Under the assumption of GRH, Montgomery and Vaughn (1977) have given the slight improvement $O(\sqrt{q}\log\log q)$. On the other hand, it is known (Paley, 1932) that these character sums are infinitely often $\gg \sqrt{q}\log \log q$, so square-root cancellation is the best one can expect.

II: Classical Gauss Sums. The Gauss sum of a Dirichlet character $\chi$ of modulus $q$ is the finite sum $\displaystyle G(\chi) = \sum_{u=1}^q \chi(u) e^{2\pi i u/q}.$

These sums were first considered by Gauss under the assumption that $\chi$ was the Legendre symbol. Here, Gauss proved that $G(\chi)= i \sqrt{q}$ or $\sqrt{q}$ depending on the residue of $q$ mod $4$, and the generalization $\vert G(\chi) \vert = \sqrt{q}$ holds for any primitive character.

This cancellation is most easily seen as a consequence of the Plancherel formula with respect to Fourier inversion on $\mathbb{Z}/q\mathbb{Z}$.

III: Counting Points on Elliptic Curves.  Fix $a,b \in \mathbb{Z}$ and consider the elliptic curve $\displaystyle E: \quad y^2 =x^3 +ax +b$

over the finite field $\mathbb{F}_p$, with $p$ prime. The number of points $(x,y)$ on the reduction of $E$, which we write as $N_p$, can be written in terms of the Legendre symbol: $\displaystyle N_p = p+ \sum_{x=0}^{p-1} \binom{x^3+ax+b}{p}.$

Square-root cancellation suggests that $\vert N_p - p \vert = O(\sqrt{p})$ may hold. This (proven) result is known as Hasse’s theorem, and essentially follows from a bound on the magnitude of the roots of the local zeta function of $E$. (That is, Hasse’s theorem represents the analogue of the Riemann hypothesis for the local zeta function of $E$.)

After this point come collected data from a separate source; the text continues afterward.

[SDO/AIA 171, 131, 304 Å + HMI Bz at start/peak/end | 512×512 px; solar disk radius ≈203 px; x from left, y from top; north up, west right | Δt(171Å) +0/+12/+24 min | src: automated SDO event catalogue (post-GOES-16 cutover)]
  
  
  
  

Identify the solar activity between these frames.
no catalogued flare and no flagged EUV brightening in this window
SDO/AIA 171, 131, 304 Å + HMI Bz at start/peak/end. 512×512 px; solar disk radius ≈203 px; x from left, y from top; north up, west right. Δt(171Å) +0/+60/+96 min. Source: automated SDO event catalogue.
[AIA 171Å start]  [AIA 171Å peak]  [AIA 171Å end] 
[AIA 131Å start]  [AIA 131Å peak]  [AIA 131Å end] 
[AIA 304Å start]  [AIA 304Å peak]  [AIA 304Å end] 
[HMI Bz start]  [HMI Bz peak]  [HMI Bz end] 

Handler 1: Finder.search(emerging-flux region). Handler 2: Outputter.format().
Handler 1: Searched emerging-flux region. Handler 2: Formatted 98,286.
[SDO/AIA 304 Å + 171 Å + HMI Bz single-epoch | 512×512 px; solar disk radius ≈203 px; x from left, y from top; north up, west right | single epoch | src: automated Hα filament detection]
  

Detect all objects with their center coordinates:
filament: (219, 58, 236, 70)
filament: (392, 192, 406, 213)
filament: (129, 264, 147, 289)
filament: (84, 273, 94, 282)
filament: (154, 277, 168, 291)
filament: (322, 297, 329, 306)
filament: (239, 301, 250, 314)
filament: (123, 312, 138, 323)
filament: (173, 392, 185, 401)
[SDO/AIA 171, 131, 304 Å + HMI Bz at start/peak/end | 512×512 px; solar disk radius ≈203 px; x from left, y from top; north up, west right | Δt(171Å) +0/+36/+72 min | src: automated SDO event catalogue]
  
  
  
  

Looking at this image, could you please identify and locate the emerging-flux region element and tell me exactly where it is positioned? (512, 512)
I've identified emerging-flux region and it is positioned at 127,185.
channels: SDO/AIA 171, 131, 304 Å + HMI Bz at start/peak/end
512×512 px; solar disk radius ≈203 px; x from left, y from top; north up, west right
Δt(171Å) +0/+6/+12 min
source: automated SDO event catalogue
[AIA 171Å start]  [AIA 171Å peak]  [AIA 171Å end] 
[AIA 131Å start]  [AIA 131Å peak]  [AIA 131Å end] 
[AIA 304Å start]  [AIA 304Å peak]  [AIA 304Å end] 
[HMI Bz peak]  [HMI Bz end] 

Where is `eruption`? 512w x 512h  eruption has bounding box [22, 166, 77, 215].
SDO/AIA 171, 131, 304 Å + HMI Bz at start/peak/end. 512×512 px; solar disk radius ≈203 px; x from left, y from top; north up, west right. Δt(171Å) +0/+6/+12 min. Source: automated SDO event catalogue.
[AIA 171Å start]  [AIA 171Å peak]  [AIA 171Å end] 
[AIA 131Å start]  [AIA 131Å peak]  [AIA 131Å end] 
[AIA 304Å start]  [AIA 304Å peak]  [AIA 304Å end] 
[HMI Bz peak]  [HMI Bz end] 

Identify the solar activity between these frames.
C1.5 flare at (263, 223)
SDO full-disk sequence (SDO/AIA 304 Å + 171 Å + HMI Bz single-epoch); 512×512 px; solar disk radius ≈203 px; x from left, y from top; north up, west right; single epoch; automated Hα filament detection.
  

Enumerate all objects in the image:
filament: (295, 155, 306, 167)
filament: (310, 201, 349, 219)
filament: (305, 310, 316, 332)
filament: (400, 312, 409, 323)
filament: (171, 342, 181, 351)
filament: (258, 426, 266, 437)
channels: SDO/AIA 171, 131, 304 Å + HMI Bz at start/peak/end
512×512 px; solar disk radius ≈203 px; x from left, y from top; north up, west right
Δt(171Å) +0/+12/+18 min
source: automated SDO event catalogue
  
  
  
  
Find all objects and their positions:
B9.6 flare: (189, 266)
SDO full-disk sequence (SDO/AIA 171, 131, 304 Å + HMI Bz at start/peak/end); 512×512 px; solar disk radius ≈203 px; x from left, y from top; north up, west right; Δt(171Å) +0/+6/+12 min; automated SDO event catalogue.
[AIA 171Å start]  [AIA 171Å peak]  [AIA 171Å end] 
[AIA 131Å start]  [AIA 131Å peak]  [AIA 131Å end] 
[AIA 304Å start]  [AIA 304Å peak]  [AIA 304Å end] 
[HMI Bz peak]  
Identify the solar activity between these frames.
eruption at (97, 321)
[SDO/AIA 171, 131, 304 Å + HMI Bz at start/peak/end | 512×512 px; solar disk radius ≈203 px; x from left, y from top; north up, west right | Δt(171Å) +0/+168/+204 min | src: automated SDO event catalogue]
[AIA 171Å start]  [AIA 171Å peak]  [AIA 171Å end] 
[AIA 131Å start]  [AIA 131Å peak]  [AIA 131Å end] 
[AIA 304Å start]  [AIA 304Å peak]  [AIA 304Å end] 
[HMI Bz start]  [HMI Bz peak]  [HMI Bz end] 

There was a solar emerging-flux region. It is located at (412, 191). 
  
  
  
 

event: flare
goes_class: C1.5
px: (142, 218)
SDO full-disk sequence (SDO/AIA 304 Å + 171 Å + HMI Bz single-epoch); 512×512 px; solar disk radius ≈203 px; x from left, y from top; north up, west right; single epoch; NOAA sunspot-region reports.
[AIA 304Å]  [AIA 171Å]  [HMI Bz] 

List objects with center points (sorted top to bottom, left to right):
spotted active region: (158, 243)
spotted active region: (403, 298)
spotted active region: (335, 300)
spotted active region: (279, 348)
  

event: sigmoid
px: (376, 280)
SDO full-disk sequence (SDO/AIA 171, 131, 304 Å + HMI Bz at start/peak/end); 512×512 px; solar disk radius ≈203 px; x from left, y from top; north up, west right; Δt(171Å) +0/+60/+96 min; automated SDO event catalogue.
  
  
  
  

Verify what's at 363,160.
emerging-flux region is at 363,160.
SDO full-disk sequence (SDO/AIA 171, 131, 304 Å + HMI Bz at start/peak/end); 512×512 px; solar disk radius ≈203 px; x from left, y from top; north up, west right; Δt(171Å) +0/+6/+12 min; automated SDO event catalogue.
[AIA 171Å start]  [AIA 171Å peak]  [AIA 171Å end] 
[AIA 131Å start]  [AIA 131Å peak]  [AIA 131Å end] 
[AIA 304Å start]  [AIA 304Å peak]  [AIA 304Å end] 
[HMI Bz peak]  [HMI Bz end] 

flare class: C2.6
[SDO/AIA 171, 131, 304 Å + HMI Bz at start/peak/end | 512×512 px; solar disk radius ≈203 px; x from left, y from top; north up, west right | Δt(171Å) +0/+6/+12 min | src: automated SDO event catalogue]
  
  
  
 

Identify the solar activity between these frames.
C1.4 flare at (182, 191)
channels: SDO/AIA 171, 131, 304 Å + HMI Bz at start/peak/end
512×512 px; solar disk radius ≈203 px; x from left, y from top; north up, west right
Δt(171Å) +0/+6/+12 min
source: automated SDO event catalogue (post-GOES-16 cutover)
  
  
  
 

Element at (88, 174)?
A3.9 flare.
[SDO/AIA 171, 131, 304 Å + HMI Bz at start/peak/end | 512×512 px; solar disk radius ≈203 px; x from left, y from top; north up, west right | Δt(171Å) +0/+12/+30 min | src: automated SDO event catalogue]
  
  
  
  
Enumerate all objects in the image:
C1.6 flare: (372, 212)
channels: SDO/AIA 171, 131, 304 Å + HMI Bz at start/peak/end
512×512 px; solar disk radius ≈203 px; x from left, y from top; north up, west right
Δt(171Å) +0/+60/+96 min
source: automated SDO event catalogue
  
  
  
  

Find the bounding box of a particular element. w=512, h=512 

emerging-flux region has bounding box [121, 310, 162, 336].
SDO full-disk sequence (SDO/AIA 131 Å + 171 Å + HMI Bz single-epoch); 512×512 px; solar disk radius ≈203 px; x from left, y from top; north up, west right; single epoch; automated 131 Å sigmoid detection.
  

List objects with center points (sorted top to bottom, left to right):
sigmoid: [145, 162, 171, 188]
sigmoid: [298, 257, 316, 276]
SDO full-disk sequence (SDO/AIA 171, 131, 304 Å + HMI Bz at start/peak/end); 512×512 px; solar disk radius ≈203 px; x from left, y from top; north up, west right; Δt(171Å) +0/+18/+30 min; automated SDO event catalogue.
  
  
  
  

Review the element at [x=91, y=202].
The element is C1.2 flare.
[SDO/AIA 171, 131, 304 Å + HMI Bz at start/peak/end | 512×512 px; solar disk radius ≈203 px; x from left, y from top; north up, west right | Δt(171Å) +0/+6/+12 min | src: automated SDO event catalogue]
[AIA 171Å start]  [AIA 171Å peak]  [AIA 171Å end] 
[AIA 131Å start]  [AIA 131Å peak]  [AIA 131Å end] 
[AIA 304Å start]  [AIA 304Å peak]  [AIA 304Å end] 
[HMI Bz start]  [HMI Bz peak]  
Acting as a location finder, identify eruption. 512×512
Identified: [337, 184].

IV: The Gauss Circle Problem.  The Gauss circle problem concerns estimates for the number $S_2(R)$ of integer lattice points bounded by the circle of radius $\sqrt{R}$. One expects (and Gauss showed) that $S_2(R) \sim \pi R$. More precisely, Gauss proved that $S_2(R) = \pi R + P_2(R),$

in which $P_2(R)$ is an error term satisfying $P_2(R) = O(\sqrt{R})$. To see this another way, let $r_2(n)$ denote the number of representations of $n$ as a sum of two squares. Then, since $\displaystyle P_2(R) = \sum_{m \leq R} \left(r_2(m)-\pi\right),$

we recognize Gauss’ bound as a form of square-root cancellation after accounting for a main term. Surprisingly, greater-than-squareroot cancellation is conjectured to occur within $P_2(R)$, and we expect $P_2(R) = O(R^{1/4+\epsilon})$.

This deviation from “random'” behavior can be explained in practice by shortening the sum of length $R$ via Poisson summation. It may also be possible to recognize the additional cancellation as a consequence of the Hecke relations. (Indeed, a general greater-than-squareroot cancellation is known for sums of coefficients of other modular forms.)

— EXERCISES —

Exercise 1. Let $\widetilde{\mu}: [1,x] \to \{\pm 1\}$ be a random function as before, with random walk $\widetilde{M}(x)$. Use Stirling’s approximation to prove that $\displaystyle \mathbb{P}(\vert \widetilde{M}(x) \vert \leq x^\alpha) = \sqrt{\frac{2}{\pi}} \cdot x^{\alpha-\frac{1}{2}}+O\big(x^{3\alpha-\frac{3}{2}}\big).$

Conclude that “most” random functions $\widetilde{\mu}$ are $\Omega(x^{1/2-\epsilon})$ for all $\epsilon > 0$.